PROBLEM STATEMENT: Resume the page on CARES Act resources for commercial real estate, starting right after its last sentence.

PASSAGE:
———

CARES Act Business Resources for Commercial Practitioners

Congress passed the Coronavirus Aid, Relief, and Economic Security Act (CARES Act) earlier this year, providing a $2 trillion economic relief package. Below are specific resources beneficial to the commercial real estate industry; or view a comprehensive look at all the provisions in the bill.

Small Business Administration Program (SBA)

The CARES Act included funding for SBA loan programs for impacted industries and businesses including commercial brokerages and property management firms. Many commercial brokerages will qualify for the following programs and practitioners can share with their tenants and clients:

  • SBA Economic Injury Disaster Loans: Targeted, low-interest loans of up to $2 million for small businesses and non-profits that have been severely impacted by the Coronavirus (COVID-19). Applicants are immediately eligible for advance funds of up to $10,000 for payroll, rent, utilities and similar payments.
  • SBA Paycheck Protection Program (PPP): Provides small businesses with fewer than 500 employees loans of up to 250% of the previous year’s average monthly payroll expenses (up to $10 million) to cover payroll, mortgage interest, rent, and utilities for impacted businesses. Employers that maintain at least 75% of their average monthly payroll costs during the covered period (February 15, 2020 – June 30, 2020) will be able to have 100% of those loans forgiven; as employers lower their payroll levels below that, the forgivable portion phases out.

Multifamily

  • Fannie Mae and Freddie Mac (the Enterprises) will offer multifamily property owners mortgage forbearance with the condition that they suspend all evictions for renters unable to pay rent due to the impact of coronavirus.
  • The CARES Act allows multifamily owners who were current on their mortgage payments as of February 1, 2020, and have federally insured, assisted, or supplemented loans (Fannie Mae, Freddie Mac, FHA or any loans backed or assisted by any branch of the federal government, including LIHTC) can request forbearance for 30 days due to financial hardship, with extensions of up to a total of 90 days. Borrowers receiving the forbearance may not evict or charge late fees to tenants for the duration of the forbearance period.

———

DATA:
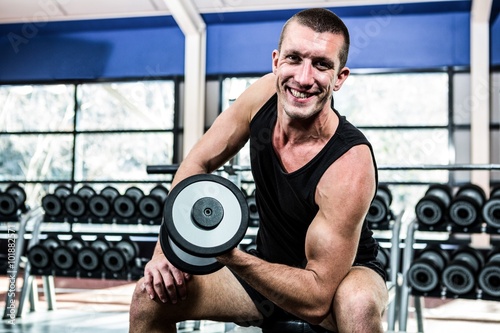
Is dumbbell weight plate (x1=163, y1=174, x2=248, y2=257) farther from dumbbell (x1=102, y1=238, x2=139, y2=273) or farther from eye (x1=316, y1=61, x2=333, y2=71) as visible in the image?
dumbbell (x1=102, y1=238, x2=139, y2=273)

———

ANSWER SPACE:
  • The HUD/FHFA moratorium on evictions and foreclosures only affects borrowers with mortgages backed by Fannie Mae, Freddie Mac, FHA, VA and RHS. The HUD notice only applies to FHA single family mortgage borrowers and Home Equity Conversion Mortgage (HECM) borrowers. The moratorium for Enterprise and HUD loans is set for 60 days (through May 16th).

Important Tax Provisions

Qualified Improvement Property Technical Fix: Businesses can now immediately write off costs associated with internal improvements to certain real estate (including restaurants and retail stores), instead of having to depreciate them over the 39-year life of the building. Companies should file for refunds with an amended tax return for 2018.

Business Tax Offsets: Businesses can now carry back net operating losses from 2018, 2019 or 2020 against profitable years, up to five years, and get immediate refunds. The current taxable income limitation is also temporarily removed to allow a net operating loss to fully offset income.

1031 Like-Kind Exchange deadline extension: NAR has urged Congress and the Administration to include extension of deadlines for 1031 like-kind exchanges due to the COVID-19 crisis, as these deals may be delayed in response. We will update this new information once Treasury provides guidance.